On the plus side, the industry is continuing to invest in research and development at above-average levels and gaining approvals for new products, according to EY’s Pulse of the Industry report, which strikes an optimistic note overall.

“The medtech industry proved it is incredibly resilient, as we’ve witnessed throughout the past few years,” Arda Ural, EY Americas industry markets leader, said in a news release. “While current geopolitical and economic challenges pose a threat, we believe public markets should rebound and medtech will be in a stronger position than before.”

Nonetheless, the industry may not repeat the double-digit revenue growth it saw in 2021, according to the report. For companies with annual revenue over $500 million, sales grew 16% on average last year, fueled by demand for Covid-19 testing and research. Average revenue growth has fallen this year to over 6%.

“It is not yet clear whether the industry’s outstanding performance in 2021 is a one-off impact of the pandemic or a secure basis for ongoing growth,” according to the EY report.

Given the uncertainty in the broader economy, investors also have been pulling back. Total medtech financing fell 30% for the year ending June 30, with smaller companies seeing an even bigger drop. The report noted a 35% decline in the amount of capital raised by companies with less than $500 million in revenue. The first half of this year also saw a “rapid decline” in the IPO market for medtech companies, EY said, as well as a slowdown in mergers and acquisitions.

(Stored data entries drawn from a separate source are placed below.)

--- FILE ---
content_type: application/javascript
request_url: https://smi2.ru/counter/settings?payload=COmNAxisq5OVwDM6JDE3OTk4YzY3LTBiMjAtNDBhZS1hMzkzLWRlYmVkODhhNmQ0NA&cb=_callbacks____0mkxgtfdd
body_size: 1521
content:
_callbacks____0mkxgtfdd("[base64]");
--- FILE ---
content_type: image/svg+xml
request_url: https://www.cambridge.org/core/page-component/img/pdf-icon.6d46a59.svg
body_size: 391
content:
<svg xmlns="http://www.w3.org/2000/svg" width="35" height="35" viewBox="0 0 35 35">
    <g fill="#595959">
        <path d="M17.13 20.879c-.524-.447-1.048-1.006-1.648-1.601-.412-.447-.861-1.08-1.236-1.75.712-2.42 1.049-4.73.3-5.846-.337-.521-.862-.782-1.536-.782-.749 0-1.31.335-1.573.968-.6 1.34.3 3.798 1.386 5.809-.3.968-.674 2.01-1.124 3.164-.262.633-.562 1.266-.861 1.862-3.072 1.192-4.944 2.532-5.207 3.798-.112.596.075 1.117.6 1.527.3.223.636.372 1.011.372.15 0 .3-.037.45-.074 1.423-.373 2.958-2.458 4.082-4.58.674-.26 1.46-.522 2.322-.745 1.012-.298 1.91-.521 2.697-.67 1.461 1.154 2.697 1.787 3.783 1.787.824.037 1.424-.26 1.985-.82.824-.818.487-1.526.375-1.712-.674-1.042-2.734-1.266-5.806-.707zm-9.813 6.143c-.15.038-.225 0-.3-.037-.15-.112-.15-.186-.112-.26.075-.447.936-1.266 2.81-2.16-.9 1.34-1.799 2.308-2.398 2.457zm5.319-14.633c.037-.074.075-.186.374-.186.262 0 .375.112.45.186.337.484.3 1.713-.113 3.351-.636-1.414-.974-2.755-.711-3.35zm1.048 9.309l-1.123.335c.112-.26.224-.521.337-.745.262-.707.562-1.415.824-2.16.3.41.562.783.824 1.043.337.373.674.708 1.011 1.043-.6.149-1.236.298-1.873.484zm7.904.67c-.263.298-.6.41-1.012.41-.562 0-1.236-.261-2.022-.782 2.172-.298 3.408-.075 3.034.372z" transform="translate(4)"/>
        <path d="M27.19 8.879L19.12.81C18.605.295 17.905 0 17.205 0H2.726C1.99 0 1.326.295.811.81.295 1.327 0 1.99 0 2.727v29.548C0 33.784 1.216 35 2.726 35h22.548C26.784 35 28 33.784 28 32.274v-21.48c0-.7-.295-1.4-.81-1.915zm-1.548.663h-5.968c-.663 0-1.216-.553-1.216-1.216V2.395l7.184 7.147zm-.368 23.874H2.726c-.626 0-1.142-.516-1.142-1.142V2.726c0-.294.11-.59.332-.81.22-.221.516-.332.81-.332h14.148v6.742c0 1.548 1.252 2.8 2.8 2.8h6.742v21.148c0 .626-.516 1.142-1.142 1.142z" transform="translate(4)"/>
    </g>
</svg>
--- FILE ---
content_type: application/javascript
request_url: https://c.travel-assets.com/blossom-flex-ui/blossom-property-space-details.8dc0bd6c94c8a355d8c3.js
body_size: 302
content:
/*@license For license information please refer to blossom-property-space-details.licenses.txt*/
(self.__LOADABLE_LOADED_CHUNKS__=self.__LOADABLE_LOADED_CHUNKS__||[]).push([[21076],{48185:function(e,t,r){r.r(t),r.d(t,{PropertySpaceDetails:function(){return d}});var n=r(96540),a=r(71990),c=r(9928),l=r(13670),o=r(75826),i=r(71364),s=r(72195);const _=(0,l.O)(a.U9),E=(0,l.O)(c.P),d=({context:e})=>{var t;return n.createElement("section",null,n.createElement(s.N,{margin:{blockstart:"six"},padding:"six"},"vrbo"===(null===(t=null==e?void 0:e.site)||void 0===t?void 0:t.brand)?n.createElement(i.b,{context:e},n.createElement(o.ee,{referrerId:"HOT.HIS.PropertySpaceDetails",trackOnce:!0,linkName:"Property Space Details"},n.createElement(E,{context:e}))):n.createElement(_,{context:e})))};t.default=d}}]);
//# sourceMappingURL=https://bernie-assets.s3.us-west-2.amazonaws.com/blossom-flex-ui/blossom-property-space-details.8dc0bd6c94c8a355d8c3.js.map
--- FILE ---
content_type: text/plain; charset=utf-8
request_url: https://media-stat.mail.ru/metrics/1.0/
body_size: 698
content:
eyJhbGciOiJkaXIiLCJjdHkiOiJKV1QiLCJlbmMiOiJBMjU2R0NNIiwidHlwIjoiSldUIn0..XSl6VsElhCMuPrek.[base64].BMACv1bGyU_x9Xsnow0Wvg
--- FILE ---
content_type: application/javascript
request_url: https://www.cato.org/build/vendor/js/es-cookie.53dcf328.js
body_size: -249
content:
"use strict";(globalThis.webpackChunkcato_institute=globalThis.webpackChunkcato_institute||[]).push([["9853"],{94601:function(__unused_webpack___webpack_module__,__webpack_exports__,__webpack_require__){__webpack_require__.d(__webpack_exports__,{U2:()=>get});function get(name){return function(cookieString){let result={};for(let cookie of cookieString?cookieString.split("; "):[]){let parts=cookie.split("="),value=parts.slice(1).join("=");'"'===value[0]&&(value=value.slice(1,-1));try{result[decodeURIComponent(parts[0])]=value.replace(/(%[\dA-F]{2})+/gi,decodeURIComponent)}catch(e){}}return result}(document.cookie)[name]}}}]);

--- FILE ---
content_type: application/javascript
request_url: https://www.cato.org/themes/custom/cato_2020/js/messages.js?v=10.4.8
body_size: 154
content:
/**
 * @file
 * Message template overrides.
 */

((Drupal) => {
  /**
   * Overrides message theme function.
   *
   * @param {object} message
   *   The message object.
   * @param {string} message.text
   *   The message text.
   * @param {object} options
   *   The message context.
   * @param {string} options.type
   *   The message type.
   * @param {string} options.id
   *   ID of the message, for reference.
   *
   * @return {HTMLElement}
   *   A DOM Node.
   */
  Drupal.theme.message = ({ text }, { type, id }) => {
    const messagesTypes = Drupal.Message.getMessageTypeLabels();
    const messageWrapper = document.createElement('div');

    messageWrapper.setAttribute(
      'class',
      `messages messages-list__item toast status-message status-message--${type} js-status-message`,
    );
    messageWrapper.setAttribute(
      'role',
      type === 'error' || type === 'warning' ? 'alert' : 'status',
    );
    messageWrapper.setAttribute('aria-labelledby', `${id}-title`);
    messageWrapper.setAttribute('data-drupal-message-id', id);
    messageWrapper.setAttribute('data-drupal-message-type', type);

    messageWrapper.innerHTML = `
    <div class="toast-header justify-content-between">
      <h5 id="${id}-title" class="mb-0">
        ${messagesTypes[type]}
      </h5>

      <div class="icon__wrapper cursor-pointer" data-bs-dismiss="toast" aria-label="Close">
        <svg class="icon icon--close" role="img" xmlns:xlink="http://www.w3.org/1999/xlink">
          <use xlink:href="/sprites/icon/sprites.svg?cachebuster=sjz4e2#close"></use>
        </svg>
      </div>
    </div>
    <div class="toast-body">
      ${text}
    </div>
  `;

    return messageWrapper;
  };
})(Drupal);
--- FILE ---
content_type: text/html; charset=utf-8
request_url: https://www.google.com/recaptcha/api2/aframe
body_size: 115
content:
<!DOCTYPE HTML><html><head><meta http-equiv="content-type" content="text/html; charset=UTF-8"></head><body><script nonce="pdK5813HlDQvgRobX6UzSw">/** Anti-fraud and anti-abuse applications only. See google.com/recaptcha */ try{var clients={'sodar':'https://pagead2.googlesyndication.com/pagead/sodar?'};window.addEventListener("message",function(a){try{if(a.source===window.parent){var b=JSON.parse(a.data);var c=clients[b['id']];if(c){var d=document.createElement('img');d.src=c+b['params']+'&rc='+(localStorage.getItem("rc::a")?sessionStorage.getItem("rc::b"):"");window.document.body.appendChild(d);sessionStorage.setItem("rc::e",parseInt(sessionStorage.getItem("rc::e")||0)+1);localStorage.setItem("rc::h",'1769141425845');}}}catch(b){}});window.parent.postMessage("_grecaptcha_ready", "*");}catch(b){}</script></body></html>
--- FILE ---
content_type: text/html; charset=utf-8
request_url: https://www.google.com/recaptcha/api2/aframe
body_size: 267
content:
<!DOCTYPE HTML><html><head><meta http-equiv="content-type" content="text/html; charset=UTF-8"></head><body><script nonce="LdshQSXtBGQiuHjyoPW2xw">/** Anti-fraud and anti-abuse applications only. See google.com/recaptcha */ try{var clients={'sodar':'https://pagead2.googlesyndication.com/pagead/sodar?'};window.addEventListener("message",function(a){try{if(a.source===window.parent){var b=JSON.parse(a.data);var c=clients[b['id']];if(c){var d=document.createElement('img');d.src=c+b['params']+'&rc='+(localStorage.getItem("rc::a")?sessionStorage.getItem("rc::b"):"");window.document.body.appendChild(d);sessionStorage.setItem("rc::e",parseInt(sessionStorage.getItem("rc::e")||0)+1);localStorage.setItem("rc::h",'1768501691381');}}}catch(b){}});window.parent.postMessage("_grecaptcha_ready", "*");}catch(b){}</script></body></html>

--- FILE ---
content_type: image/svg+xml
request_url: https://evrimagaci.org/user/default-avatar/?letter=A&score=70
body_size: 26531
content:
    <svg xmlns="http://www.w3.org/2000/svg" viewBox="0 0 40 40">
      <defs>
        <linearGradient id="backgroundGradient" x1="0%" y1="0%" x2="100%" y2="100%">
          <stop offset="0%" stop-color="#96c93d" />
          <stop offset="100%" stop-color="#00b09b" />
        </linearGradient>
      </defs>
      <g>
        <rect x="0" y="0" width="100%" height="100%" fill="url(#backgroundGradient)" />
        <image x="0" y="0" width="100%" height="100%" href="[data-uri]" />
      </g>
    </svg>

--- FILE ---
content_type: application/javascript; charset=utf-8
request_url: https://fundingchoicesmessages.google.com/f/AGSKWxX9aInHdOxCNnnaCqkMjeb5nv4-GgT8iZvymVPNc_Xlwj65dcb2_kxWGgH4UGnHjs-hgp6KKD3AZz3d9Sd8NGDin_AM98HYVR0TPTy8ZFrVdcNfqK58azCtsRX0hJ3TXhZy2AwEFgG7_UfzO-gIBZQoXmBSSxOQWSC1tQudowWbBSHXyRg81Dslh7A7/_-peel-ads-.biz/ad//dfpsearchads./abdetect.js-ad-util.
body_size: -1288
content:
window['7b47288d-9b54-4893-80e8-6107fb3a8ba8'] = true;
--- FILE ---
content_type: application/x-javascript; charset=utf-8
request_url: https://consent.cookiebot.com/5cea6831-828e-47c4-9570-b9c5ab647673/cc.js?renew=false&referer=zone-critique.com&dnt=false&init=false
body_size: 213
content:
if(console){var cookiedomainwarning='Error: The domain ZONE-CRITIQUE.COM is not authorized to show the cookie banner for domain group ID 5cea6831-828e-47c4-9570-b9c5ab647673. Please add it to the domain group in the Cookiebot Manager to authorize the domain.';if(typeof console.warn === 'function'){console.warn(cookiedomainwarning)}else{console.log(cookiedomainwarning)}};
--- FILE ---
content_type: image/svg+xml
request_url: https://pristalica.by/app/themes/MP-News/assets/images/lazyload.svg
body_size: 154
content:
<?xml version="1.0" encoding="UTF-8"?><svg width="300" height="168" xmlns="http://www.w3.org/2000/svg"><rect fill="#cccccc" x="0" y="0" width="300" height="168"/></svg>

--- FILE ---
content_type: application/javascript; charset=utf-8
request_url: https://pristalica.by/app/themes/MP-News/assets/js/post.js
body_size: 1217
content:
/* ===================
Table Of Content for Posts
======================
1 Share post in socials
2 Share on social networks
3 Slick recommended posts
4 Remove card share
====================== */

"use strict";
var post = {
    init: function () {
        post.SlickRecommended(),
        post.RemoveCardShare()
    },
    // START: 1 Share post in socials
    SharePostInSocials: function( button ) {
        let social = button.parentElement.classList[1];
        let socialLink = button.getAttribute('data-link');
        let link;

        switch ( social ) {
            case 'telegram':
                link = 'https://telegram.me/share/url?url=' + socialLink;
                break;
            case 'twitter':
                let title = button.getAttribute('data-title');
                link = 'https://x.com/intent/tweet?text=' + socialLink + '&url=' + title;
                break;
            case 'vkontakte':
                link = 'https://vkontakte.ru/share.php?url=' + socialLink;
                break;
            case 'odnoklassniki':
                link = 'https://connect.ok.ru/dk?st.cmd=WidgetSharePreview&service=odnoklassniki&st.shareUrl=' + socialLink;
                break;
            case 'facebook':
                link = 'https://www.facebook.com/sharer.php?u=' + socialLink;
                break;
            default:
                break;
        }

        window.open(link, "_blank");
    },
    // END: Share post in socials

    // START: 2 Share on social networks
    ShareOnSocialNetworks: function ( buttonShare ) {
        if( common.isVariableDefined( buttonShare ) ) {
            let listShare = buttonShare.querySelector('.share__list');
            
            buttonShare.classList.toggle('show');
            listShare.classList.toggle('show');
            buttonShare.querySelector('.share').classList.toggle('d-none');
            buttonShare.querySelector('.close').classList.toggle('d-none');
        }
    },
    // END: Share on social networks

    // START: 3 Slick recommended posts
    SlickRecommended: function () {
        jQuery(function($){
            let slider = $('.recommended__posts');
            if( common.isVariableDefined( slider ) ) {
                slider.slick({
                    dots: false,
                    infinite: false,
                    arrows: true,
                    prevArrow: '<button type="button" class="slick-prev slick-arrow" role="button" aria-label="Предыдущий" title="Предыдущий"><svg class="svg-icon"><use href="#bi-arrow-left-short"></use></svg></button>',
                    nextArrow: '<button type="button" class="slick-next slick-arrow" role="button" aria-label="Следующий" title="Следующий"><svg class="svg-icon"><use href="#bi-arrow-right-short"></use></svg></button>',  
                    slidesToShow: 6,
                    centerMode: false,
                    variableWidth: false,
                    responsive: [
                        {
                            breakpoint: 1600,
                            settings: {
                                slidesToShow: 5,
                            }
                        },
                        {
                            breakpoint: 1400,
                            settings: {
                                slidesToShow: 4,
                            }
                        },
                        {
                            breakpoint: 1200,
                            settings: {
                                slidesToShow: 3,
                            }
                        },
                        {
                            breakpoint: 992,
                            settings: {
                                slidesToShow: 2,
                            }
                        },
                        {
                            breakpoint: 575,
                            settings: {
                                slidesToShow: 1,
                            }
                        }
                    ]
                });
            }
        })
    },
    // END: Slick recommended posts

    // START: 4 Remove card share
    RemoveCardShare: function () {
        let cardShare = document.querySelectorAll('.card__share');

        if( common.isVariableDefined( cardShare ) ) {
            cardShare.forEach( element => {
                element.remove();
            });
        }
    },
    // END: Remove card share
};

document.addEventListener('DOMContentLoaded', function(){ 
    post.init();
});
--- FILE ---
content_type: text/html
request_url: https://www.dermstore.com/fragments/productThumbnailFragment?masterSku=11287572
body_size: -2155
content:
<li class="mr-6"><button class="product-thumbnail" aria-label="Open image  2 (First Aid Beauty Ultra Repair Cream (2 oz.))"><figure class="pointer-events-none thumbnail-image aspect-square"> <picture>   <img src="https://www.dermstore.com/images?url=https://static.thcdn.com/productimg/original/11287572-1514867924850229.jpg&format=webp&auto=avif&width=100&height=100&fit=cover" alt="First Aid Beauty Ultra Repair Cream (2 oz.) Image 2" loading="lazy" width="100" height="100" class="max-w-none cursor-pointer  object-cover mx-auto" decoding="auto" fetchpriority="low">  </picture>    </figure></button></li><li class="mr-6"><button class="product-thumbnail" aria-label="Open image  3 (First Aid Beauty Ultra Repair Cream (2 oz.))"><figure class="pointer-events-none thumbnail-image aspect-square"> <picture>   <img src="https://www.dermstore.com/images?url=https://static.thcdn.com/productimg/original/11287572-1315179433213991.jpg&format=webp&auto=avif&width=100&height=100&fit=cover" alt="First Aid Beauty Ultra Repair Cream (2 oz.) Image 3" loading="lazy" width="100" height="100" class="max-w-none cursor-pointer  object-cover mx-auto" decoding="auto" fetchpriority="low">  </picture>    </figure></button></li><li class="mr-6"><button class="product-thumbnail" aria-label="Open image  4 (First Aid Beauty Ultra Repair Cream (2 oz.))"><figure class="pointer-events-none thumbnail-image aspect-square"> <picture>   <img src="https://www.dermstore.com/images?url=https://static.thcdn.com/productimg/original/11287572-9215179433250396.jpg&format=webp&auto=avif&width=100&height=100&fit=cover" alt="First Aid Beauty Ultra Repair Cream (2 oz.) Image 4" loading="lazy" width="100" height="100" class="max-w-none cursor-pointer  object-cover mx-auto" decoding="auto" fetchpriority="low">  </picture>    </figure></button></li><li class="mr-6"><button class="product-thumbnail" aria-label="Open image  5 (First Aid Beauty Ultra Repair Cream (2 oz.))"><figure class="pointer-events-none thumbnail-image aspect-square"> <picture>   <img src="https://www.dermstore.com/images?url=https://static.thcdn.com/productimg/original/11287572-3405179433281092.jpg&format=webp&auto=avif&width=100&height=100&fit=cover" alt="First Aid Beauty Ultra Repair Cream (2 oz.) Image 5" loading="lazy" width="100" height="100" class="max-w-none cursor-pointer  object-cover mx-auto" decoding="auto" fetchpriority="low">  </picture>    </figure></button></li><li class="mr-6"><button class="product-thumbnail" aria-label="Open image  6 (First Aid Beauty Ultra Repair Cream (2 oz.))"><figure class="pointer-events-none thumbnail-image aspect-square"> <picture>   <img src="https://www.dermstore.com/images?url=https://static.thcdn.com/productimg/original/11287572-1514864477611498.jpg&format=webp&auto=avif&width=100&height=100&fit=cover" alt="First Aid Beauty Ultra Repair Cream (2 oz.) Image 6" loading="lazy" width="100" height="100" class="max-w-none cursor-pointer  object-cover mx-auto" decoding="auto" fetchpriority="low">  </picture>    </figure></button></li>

Total M&A spending was up 24% for the 12 months ending June 30, EY said. However, deal volume was concentrated in the latter half of 2021.

“The overall MedTech M&A and innovation ecosystem continues to remain intact, but near-term storm clouds are likely to pause transactions volumes into 2023,” John Babitt, Americas medtech transactions leader for Ernst & Young, said in the report.

Despite the headwinds, the report argues the medtech industry has proven resilient in the past and can continue to do so. However, EY suggests companies should focus on four areas: innovating to keep up with advances in digital technologies; exploring new commercial models; shoring up their supply chains; and honing new approaches to recruiting and retaining talent.

“This is the time for medtech executives to reimagine their business models and think of opportunities beyond the upcoming slowdown,” Ural said.